***** Data excerpts *****

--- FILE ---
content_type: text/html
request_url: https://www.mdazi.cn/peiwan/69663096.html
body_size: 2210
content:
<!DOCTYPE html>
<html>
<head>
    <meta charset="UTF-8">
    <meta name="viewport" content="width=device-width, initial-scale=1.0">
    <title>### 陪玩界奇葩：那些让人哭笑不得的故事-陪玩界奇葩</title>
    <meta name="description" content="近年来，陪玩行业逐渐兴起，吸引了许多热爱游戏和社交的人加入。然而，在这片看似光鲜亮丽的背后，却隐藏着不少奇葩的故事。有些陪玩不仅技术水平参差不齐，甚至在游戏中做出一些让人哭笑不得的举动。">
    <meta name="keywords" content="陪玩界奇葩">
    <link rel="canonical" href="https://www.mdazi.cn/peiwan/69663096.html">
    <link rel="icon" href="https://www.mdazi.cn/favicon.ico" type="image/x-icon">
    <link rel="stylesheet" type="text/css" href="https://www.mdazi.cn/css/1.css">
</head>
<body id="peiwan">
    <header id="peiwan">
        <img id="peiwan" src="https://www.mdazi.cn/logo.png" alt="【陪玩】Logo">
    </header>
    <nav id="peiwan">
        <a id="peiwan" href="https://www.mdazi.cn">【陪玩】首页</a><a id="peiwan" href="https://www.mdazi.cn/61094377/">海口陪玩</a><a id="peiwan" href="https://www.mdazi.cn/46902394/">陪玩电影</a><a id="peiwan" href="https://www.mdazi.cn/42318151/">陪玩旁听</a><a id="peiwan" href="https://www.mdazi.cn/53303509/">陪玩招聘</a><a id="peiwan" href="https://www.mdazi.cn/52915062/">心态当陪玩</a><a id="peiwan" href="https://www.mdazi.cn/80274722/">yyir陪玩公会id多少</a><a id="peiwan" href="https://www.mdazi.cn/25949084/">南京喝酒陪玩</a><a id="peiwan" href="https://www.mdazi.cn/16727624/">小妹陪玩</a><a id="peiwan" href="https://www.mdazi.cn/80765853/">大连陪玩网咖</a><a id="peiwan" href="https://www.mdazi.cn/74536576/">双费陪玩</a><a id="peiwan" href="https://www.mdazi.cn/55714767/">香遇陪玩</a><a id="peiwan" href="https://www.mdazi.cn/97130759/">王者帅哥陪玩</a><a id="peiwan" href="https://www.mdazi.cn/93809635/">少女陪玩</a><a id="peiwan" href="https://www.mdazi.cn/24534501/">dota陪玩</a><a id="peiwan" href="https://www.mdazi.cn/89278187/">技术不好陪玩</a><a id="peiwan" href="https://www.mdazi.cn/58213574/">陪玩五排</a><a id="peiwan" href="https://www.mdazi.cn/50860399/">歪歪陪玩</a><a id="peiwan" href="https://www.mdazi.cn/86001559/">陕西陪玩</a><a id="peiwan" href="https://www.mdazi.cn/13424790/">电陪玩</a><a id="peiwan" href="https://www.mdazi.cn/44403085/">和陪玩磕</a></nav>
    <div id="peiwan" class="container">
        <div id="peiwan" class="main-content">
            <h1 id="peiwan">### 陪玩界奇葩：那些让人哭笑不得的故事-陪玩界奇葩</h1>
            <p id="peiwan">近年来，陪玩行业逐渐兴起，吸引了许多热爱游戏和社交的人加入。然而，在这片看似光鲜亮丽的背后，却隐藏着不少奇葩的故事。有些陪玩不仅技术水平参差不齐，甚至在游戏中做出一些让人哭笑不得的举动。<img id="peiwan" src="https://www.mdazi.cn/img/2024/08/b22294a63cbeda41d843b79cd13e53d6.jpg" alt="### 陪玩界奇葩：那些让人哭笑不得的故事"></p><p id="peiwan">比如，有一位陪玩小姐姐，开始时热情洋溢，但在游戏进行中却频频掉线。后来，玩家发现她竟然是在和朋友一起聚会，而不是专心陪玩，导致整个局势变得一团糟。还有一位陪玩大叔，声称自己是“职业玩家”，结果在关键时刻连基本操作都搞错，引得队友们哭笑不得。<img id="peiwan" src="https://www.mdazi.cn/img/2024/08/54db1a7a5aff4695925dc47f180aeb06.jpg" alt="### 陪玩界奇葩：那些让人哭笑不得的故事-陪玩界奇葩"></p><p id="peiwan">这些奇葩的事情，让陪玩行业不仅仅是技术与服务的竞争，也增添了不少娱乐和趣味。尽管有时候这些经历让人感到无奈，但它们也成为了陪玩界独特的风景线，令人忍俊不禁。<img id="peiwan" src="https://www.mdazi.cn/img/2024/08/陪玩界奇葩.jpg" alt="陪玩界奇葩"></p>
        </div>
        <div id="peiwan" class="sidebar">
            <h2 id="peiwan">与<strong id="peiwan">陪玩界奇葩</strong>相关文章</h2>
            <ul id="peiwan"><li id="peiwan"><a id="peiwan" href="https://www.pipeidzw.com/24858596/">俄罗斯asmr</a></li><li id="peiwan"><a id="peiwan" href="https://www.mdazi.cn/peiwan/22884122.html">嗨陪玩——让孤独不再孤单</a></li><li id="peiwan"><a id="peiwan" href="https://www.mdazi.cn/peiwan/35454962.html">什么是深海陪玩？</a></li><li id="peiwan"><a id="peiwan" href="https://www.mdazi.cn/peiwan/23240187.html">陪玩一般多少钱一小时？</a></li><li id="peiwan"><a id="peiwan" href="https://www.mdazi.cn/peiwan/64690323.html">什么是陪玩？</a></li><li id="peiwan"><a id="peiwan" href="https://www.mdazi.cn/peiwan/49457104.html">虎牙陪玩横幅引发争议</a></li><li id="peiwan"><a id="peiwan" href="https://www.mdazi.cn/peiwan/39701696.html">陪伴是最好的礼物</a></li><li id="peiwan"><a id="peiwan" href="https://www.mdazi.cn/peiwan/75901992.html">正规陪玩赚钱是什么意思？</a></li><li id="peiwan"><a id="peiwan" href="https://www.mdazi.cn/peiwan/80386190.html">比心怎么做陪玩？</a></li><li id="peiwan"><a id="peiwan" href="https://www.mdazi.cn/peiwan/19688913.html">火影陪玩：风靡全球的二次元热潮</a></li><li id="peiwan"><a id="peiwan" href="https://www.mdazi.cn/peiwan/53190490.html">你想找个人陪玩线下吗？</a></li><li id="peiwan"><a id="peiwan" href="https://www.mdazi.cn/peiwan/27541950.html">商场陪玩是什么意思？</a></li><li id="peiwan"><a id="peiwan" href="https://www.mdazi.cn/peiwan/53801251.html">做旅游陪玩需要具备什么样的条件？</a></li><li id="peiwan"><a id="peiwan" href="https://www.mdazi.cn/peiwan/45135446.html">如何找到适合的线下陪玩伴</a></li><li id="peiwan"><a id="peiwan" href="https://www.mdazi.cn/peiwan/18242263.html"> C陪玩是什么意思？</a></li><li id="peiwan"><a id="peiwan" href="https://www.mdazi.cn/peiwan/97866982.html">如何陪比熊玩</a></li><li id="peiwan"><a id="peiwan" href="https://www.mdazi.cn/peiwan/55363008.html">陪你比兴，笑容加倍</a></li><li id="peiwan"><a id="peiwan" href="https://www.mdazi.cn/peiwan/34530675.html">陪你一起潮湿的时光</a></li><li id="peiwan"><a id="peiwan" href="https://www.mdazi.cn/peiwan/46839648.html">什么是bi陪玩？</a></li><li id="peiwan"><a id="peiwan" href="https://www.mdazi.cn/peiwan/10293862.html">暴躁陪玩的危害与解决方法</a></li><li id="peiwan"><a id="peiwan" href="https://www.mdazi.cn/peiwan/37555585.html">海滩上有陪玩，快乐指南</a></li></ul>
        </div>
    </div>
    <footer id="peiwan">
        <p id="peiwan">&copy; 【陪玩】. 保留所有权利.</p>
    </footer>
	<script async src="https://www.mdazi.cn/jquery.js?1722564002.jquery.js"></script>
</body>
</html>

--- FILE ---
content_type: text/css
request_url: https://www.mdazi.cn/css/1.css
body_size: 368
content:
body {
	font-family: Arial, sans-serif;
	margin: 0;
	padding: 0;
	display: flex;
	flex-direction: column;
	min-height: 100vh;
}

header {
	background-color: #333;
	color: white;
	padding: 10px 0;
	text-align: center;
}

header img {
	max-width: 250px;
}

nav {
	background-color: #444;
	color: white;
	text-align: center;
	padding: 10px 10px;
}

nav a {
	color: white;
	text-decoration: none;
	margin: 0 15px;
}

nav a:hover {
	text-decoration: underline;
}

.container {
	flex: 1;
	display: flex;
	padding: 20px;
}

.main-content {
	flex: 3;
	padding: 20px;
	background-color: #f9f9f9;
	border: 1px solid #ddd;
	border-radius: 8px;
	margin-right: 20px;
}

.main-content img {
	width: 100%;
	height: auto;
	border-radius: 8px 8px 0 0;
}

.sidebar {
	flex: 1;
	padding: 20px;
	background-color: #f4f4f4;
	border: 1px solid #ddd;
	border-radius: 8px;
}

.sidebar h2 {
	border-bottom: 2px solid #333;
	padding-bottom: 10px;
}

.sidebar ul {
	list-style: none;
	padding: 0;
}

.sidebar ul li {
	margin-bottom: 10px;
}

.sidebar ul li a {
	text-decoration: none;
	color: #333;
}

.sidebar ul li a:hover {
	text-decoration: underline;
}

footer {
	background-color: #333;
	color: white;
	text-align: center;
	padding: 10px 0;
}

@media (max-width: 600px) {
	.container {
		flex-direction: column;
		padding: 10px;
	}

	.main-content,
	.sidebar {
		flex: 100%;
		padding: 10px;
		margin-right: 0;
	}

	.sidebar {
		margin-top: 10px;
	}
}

*****
***** Data excerpts *****

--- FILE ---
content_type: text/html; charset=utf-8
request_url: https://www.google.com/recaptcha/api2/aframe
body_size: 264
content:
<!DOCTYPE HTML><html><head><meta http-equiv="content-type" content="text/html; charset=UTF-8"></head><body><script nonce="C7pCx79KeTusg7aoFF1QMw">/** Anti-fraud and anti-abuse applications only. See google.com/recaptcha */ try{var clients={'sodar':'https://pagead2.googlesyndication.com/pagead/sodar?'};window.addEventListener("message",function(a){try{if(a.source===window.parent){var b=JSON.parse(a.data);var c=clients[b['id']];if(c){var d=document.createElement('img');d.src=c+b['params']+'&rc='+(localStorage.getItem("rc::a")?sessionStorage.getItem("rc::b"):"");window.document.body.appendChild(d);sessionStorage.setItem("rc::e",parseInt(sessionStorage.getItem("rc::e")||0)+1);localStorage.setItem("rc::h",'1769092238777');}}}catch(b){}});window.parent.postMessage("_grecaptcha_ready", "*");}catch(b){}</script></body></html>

*****

* **What the exercise asks**: Copy out each line of the material that holds the word "main".

* **Problem solution**:
        <div id="peiwan" class="main-content">
.main-content {
.main-content img {
	.main-content,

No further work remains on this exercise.